• _Page text_
## BEGIN

Friday, April 22, 2016

National Poetry Month Winner

The public library in Missoula has poem dispenser in honor of National Poetry Month (the cruelest month, breeding lilacs out of the dead land.) I love the concept!


But the poem it gave me was a dud. Gawd, I hate praise for contemporary writing that has nothing to say. All tacky bells and whistles disguised as literary culture. SAT analogy solution: This poem is to literature as  Taylor Swift  is to  music .


I coulda wrote this poem better in two lines:
I thought he loved me, but I was an idjit.
Sorry for wasting your time.
Here's my reaction to the Pulitzer Prize representative.

"(some phony modern poem that was said
In English Lit to be a document
"Engazhay and compelling"--what this meant
Nobody cared)"

## END

• _Recorded data_
## BEGIN

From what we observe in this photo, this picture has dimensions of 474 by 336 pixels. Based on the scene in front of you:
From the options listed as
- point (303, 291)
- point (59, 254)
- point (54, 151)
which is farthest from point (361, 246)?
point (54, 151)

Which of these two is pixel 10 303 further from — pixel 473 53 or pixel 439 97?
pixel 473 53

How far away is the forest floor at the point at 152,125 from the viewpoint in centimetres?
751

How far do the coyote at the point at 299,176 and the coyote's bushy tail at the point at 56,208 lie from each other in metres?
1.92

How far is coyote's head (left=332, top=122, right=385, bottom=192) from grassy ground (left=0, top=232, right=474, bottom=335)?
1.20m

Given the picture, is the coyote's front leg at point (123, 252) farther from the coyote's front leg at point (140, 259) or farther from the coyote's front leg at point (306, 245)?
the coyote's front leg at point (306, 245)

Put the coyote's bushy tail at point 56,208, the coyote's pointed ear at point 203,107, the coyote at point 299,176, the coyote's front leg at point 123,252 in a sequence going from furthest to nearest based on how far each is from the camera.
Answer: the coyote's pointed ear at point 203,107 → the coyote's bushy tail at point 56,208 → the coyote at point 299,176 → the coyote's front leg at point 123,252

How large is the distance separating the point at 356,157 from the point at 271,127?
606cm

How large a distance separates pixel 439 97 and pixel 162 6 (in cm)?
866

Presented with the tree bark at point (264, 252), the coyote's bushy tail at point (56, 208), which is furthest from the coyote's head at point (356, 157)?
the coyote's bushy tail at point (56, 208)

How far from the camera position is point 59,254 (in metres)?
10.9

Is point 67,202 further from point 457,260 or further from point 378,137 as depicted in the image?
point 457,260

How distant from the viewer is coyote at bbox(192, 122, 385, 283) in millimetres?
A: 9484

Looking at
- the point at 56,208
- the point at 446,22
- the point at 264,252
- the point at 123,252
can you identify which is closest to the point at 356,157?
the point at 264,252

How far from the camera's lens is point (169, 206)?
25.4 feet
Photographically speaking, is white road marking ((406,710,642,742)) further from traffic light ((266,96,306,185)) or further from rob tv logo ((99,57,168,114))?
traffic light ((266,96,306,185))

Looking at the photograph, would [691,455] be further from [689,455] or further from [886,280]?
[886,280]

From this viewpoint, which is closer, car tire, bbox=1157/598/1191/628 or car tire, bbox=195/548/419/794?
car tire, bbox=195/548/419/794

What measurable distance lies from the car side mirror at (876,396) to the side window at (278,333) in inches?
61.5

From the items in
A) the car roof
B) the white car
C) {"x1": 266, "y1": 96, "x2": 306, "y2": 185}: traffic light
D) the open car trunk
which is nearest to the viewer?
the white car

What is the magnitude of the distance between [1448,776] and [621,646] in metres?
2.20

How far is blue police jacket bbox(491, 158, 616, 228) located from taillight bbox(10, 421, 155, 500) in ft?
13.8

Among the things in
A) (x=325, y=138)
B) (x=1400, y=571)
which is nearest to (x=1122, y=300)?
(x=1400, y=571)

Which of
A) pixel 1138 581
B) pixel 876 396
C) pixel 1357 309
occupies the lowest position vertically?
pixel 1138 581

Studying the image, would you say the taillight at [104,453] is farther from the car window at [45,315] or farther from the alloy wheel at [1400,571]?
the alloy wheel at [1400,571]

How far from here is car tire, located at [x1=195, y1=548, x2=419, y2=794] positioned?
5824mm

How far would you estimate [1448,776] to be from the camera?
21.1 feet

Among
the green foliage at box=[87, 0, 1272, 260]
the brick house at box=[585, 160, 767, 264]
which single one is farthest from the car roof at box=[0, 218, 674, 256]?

## END

• _Problem_
Revise the blog post from "But the poem" up to and including "was an idjit.", putting "letdown" in place of "dud". These items come from a source unrelated to the blog post.

• _Output below_
But the poem it gave me was a letdown. Gawd, I hate praise for contemporary writing that has nothing to say. All tacky bells and whistles disguised as literary culture. SAT analogy solution: This poem is to literature as  Taylor Swift  is to  music .


I coulda wrote this poem better in two lines:
I thought he loved me, but I was an idjit.